Far from proposing geographical determinism, we nevertheless emphasise the inescapable fact that Malaysia occupies a central geographical position between the Straits of Malacca and the South China Sea, between the Indian Ocean and the Pacific. The question is, however, whether Malaysia is going to actively pursue a policy of “connecting oceans”, or as it could also be called, a “Nusantara strategy”, or leave maritime space between and around the Malay peninsula and Borneo to the maritime policies of other nations, namely, China, Indonesia, India and the United States.

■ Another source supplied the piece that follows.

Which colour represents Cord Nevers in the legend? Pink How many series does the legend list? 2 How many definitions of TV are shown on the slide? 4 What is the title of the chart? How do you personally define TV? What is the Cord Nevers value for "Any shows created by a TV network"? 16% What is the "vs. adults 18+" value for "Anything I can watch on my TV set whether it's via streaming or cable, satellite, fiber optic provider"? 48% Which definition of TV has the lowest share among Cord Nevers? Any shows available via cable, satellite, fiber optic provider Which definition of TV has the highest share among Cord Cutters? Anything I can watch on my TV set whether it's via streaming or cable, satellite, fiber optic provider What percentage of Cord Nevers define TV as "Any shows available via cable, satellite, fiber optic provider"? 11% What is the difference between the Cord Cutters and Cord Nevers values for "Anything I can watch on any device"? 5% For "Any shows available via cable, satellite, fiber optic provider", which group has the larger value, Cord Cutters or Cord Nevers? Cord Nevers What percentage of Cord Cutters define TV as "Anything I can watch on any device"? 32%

Malaysia’s development planning has been guided by “Vision 2020” (Wawasan 2020), announced by former Prime Minister Mahathir. The nine challenges mentioned in this “vision” end with the aim to establish “a prosperous society with an economy that is fully competitive, dynamic, robust and resilient”. In all the challenges and ways, outlined in this vision, as well as in most subsequent documents, referring to this vision—including the agenda for the 9lh International Malaysian Studies Conference, or MSC9, organised by the Malaysian Social Science Association together with IKMAS in 2014—a very important challenge is missing, namely securing access to natural resources. There is also a general lack of attention to maritime resources and more particularly to the governance of resources in the South China Sea. This is most surprising, as Malaysia is, indeed, a maritime nation.

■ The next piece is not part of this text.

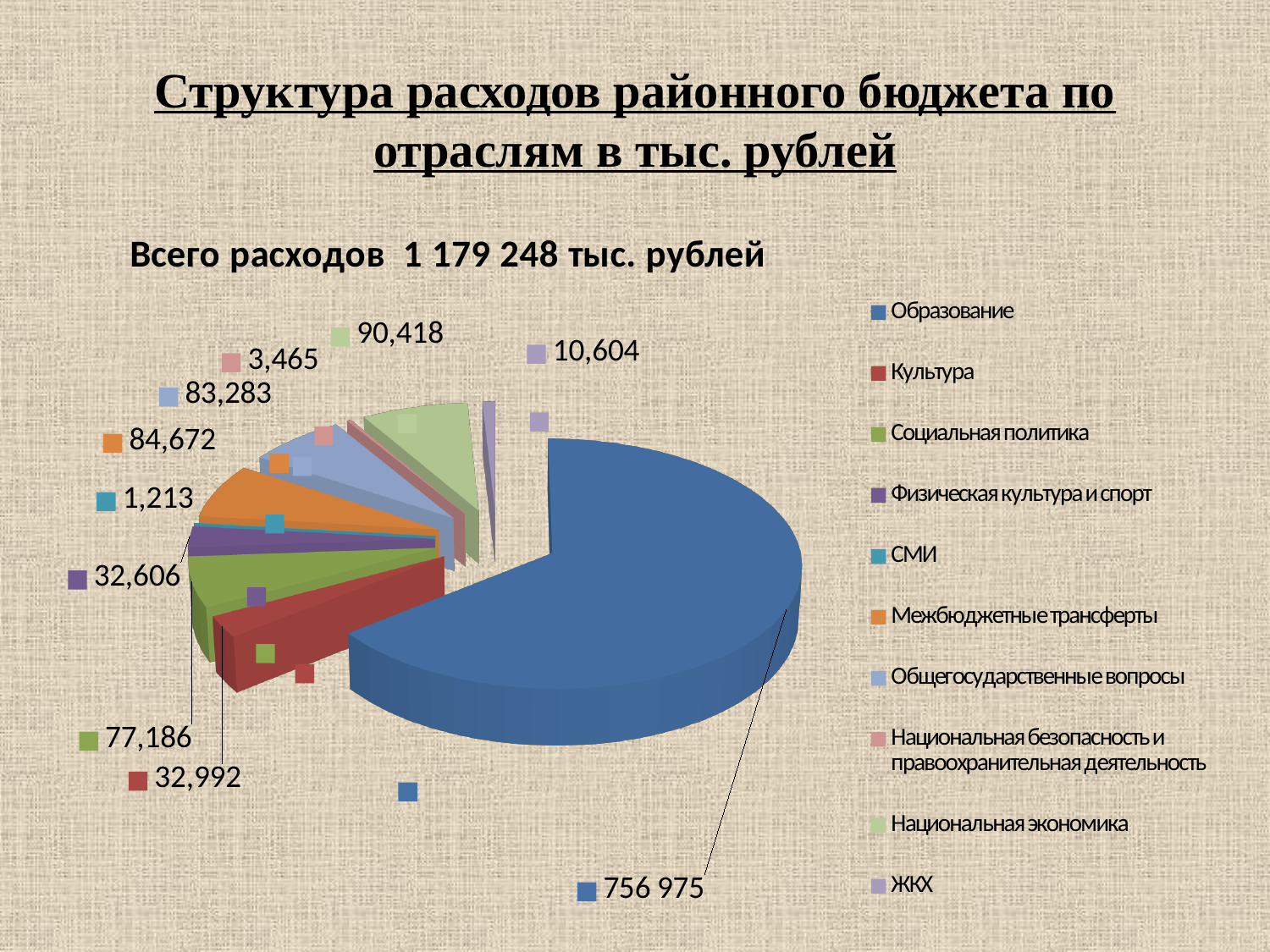
Which category has the largest share of the pie? Образование What is the value for СМИ? 1,213 What is the difference between Национальная экономика and Межбюджетные трансферты? 5,746 What kind of chart is shown on the slide? pie chart What is the value for Образование? 756 975 Which category has the smallest value? СМИ What is the value for Межбюджетные трансферты? 84,672 What is the value for Национальная экономика? 90,418 What is the value for ЖКХ? 10,604 Which is larger, Культура or Физическая культура и спорт? Культура How many categories does the pie chart have? 10 What total expenditure is stated above the chart? 1 179 248 тыс. рублей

From a geographical point of view, Malaysia is a maritime state because of its long 4,675km coast line, bordering the Straits of Malacca and the South China Sea. Some 63% of Malaysia’s borders are maritime borders, extending into 480,000 sq. km of continental shelf. Furthermore Malaysia is made up of historically important maritime states, such as Melaka, Johor, Terengganu and others. Malaysian society is made up of different ethnic groups, many of them are overseas migrants and the indigenous Malays were seafarers and deep sea fishermen, roaming the South China Sea, the adjacent Mediterranean seas and oceans. One of the indigenous groups, the Orang laut, took their name from their connection to the sea. The maritime economy contributes a fair share to Malaysia’s GDP and the ports along the Straits of Malacca and at the southern tip of Johor have advanced to major world port cities (Evers 2016a: 2). Meanwhile the run for the resources of the South China Sea has started and the governance of the South China Sea has attracted the attention of world powers.
To understand the underlying issues of problem solving, Nusantara: Malaysia and the Geopolitics of the South China Sea intend to step back and look at the underlying cultural and geographical patterns.